While I was in New Orleans last month, I received a webpage link from my friend Steve Cooper. At the time, I was stealing online moments here and there to check work e-mail, download photos, and add to this blog. I couldn’t afford time to do my usual surfing and exploring online. The link was to a blog entry called: A History of New Orleans Music in 100 Tracks.

Rebirth Brass Band, March 2010

A few nights ago, I was going through old e-mails and came upon the link that Steve had sent me. It proved a treasure. The two part blog entry can be found on jazz.com. This brilliant piece of work is the creation of Ted Gioia, jazz historian, critic, musician and founder of jazz.com.

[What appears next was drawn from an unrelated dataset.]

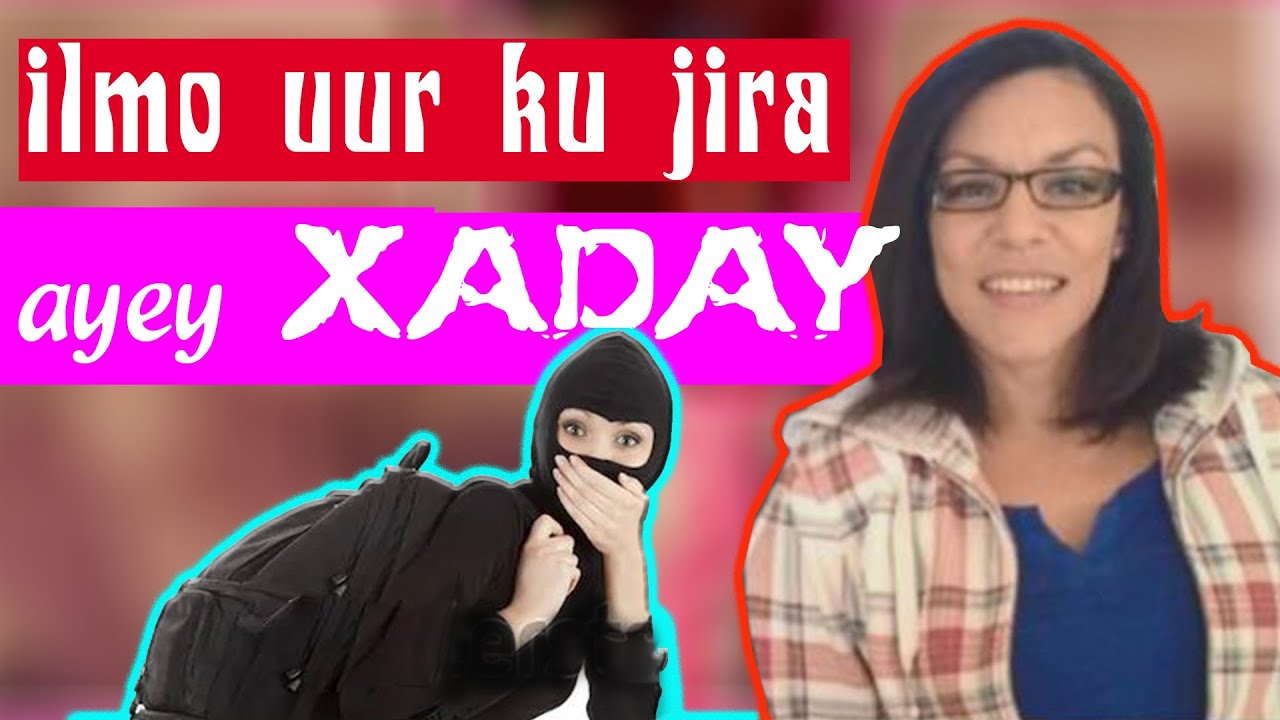 NAAG XADAY ILMO 7 BILOOD UUR KU JIREY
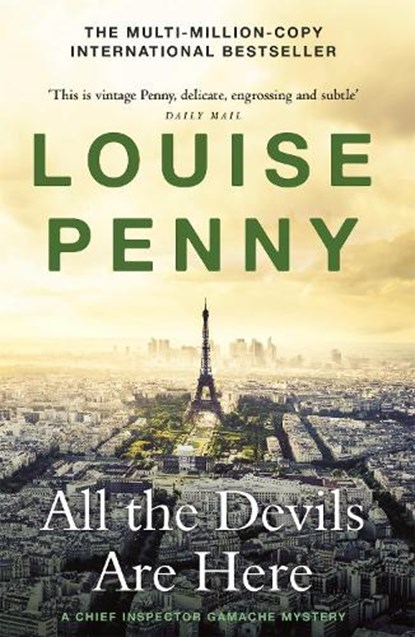 All the Devils Are Here, Louise Penny - Paperback - 9781529387513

I generally like “best of” lists if they are done well, but I’ve learned to approach them with a healthy dose of skepticism. And I did the same with this one. My family would argue that I’ve spent the past few years obsessed with New Orleans music and most things related to the City, for that matter. I’ve downloaded hundreds of songs, dozens of albums, and spent countless hours in bars from the Bywater to Carrollton Avenue. And I have to say, in my estimation, Gioia has it right. If he were in my class, I’d give him an A-, at least. With a little more listening, maybe an A.

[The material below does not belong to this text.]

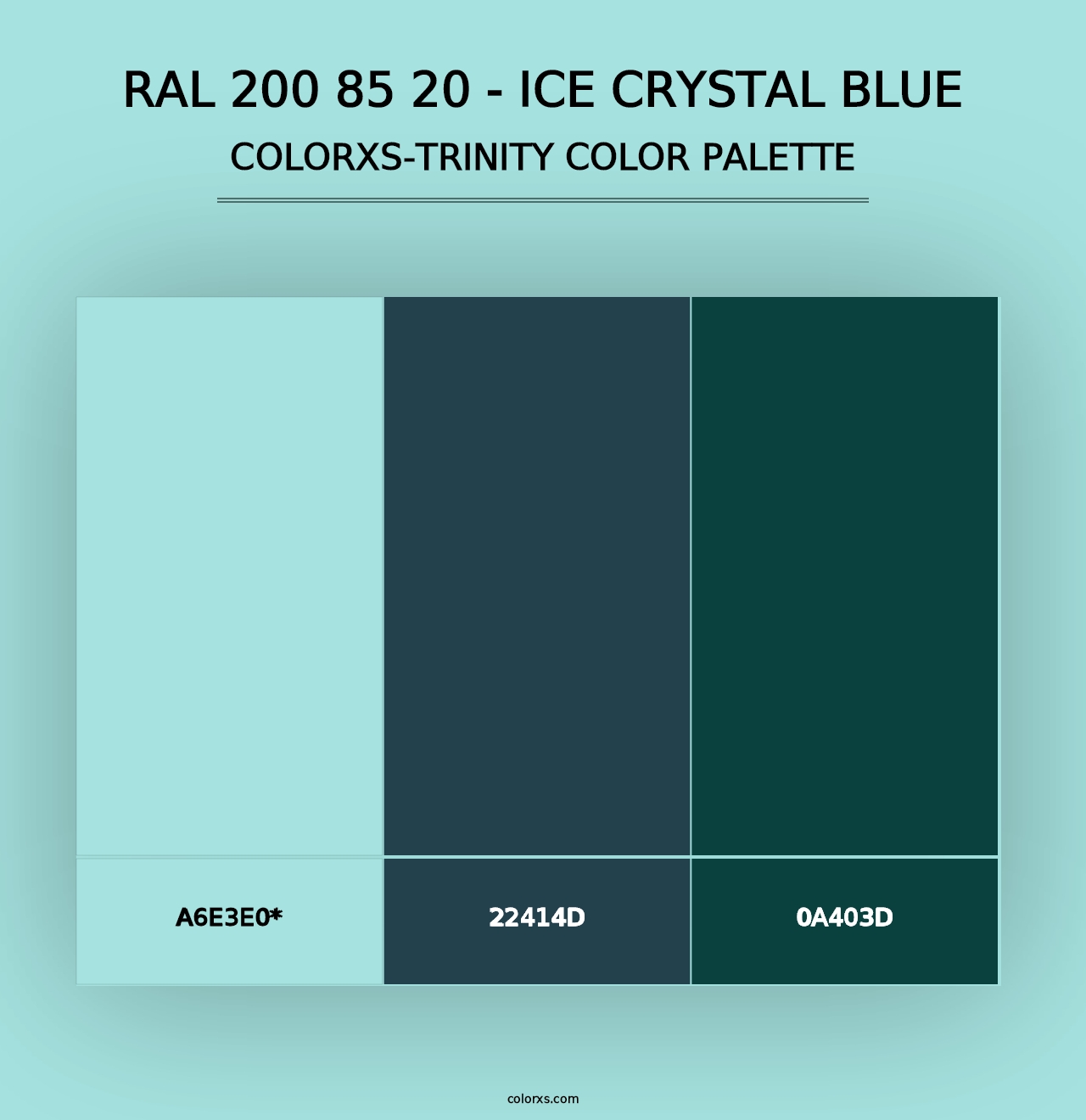 RAL 200 85 20 - Ice Crystal Blue - Colorxs Trinity Palette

The first part of the list covers 1848 through 1956. It begins with Louis Moreau Gottschalk’s “Bamboula,” and includes classics by Louis Armstrong, Jelly Roll Morton, Sidney Bechet, and early Fats Domino. It would be nice if there were links to the actual music, but his descriptions are rich and persuasive. There are a few tunes I am not familiar with, but that will not last long. I was happy to see that the greatly under appreciated Boswell Sisters were among the first 50 tracks. I’d like to see Blue Lu Barker’s “Don’t You Get Me High” among the first 50, but that is probably not a deal breaker.

Dr. Michael White and Gregg Stafford, March 2010

The second 50 is great, but a little more problematic. Allen Toussaint, Professor Longhair, Irma Thomas, Fats Domino, Mahalia Jackson, Snooks Eaglin, the Meters, James Booker, and Dr. John are all there, but I feel Winton Marsalis is a bit over represented. The traditional jazz revival is a presence and there are a couple of Mardi Gras Indian cuts, but where are the Dixie Cups, “Frogman” Henry, and Ernie K-Doe? There are two tracks from the Dirty Dozen Brass Band, but none from Rebirth or the Hot 8? And the Meters — one song? One song? Really. I do like the fact that it ends with a track from Dr. Michael White’s “Blue Crescent;” however, I do question the choice.

Quibbling aside, this is a fantastic introduction to New Orleans music, soup to nuts. Gioia deftly describes the significance of each track and how it fits into the whole. It is a treasure trove of musical knowledge and I’d highly recommend it to anyone interested in New Orleans music, past and present.